Sweeping amendments to Companies Act regs coming
LEGISLATION WATCH- Look out for sweeping amendments to the Companies Act now in the pipeline. The Investment Ministry has finished drafting amendments to the executive regulations of the Companies Act and has forwarded a draft of the changes to the State Council for review. As such, the new rules would go into effect without discussion in the House of Representatives, needing only the be published in the Official Gazette. Among the highlights:
Companies will no longer be allowed to hold on to treasury stocks for over a year. After the year is out, companies must either divest the shares or distribute them to employees as part of a profit-sharing mechanism, according to a ministry statement. Companies can hold on to treasury shares if they undergo a capital decrease.
The amendments would also limit share buybacks to 10% of the company’s shares and allow a weighted voting system when shareholders vote on board members.
Other amendments facilitate spinning off corporations, by allowing the company greater flexibility in dividing assets and shares. They also “facilitate trading of shares in newly spun-off companies,” though the statement does not elaborate on this point.
Other features of the changes: The amendments also bar sole-proprietorship companies from establishing subsidiaries that are also sole proprietorships. Another change would mandate the establishment of a single electronic platform to provide key investor services, such as establishing companies.

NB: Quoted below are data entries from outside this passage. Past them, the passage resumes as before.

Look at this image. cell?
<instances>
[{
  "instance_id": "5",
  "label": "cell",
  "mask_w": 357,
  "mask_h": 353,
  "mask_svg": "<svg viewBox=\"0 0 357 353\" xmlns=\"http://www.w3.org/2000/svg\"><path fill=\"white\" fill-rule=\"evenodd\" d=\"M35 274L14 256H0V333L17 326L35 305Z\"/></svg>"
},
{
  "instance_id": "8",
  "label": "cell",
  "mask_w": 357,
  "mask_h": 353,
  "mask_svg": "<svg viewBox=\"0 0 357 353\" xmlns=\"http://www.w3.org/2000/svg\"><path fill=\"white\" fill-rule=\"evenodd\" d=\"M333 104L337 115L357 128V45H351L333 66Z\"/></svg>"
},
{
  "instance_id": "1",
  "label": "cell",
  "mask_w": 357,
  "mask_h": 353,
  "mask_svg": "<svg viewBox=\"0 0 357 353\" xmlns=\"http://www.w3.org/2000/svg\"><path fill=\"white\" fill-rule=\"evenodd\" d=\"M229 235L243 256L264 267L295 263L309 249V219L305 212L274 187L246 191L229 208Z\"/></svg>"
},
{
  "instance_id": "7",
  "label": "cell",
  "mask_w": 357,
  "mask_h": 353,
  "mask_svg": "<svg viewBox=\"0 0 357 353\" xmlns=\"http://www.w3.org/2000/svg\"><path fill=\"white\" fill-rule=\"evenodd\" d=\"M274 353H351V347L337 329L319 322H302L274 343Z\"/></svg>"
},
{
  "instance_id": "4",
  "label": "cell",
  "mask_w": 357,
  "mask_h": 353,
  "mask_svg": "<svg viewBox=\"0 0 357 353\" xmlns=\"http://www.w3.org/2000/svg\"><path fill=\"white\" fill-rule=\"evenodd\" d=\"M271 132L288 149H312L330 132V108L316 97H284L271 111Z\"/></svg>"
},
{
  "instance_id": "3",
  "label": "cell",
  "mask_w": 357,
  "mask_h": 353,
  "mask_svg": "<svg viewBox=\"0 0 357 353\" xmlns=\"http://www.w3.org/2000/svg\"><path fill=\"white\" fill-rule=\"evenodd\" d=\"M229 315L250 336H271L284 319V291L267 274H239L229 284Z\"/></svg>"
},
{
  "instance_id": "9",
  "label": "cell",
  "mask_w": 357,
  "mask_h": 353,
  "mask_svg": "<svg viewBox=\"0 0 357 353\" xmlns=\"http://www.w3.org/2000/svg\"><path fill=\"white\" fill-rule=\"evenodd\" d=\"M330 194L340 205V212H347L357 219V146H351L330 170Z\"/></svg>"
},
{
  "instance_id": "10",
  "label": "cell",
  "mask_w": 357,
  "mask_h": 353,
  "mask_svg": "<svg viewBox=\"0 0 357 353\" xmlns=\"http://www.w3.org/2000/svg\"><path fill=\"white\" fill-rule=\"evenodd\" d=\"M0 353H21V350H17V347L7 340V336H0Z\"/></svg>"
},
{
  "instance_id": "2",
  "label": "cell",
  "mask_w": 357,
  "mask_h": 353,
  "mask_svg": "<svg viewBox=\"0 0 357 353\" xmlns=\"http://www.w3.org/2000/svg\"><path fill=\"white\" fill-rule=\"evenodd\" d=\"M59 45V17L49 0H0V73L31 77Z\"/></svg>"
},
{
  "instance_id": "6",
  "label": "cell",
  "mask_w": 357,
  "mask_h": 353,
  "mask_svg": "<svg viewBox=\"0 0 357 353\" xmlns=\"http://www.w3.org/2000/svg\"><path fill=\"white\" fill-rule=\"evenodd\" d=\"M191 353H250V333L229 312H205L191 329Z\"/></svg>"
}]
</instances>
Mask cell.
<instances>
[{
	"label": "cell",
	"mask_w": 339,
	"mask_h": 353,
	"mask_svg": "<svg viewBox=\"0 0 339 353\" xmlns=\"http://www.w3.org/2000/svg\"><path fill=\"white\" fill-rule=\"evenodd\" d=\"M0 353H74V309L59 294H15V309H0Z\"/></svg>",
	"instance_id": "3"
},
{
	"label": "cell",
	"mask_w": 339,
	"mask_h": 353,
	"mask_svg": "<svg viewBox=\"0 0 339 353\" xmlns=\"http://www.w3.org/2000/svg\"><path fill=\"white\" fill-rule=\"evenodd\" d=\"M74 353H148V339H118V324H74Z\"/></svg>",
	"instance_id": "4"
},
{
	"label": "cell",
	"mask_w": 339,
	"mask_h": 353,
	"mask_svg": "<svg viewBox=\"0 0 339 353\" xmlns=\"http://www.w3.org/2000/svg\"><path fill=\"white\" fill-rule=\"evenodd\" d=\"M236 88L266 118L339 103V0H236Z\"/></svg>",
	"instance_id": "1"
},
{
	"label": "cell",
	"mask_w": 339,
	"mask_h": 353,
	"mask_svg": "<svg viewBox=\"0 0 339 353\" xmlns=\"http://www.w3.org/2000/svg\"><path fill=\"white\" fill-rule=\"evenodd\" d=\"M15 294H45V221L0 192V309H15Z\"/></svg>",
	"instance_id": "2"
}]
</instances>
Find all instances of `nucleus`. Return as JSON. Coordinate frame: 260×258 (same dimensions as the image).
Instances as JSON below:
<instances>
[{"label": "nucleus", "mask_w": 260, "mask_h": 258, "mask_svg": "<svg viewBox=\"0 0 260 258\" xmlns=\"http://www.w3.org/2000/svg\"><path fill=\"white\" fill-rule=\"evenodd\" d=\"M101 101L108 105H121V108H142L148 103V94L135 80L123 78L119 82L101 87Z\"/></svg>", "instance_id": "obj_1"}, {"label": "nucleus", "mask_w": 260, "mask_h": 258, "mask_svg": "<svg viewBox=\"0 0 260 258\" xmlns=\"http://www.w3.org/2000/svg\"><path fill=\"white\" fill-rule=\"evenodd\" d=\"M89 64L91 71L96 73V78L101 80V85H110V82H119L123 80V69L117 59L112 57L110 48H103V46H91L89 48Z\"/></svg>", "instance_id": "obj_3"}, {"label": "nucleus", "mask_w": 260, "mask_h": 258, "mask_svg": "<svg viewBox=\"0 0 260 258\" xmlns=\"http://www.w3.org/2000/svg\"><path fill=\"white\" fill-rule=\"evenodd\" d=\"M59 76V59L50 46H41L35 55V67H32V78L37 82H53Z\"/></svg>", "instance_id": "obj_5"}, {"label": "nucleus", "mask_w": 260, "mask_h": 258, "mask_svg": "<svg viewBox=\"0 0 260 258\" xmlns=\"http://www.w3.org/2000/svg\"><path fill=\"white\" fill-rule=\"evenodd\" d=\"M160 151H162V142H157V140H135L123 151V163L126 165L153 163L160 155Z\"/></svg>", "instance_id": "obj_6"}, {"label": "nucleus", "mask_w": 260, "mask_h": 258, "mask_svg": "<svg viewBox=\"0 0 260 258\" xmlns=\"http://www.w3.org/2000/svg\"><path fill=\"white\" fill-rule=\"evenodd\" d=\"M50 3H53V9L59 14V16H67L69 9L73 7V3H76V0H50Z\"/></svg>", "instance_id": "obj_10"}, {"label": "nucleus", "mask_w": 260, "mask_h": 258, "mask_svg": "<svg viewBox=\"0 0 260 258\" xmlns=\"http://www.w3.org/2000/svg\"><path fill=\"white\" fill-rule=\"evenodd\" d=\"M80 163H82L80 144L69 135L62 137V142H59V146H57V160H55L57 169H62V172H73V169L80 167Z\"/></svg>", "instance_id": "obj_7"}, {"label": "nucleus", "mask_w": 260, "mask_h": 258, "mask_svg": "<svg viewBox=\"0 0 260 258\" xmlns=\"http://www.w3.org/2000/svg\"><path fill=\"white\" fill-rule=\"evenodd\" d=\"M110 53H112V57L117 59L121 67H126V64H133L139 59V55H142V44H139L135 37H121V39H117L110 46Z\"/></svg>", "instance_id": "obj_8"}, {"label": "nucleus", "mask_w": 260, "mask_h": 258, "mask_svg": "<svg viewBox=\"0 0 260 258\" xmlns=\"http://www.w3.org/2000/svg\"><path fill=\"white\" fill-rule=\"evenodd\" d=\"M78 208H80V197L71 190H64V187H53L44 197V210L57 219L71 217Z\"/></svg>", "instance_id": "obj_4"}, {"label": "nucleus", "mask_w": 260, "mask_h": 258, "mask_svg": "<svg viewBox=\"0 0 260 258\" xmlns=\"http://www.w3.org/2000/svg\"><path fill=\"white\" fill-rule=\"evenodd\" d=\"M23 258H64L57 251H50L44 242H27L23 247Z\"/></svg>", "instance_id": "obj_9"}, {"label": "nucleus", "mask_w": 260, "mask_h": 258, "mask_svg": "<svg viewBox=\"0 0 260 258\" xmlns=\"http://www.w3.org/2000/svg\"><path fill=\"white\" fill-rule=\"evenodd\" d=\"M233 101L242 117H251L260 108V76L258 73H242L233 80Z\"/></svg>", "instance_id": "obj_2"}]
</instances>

The amendments are the most sweeping changes to the regs of the Companies Act in 35 years, with 51 articles being amended, said Investment Minister Sahar Nasr. The draft is currently with the Egyptian Council of State (Maglis El Dowla) and will be issued once the review is completed. Amendments to the law itself that tweak how sole proprietorships are handled and give measures of protection for companies against whistleblowers were signed into law by President Abdel Fattah El Sisi last week.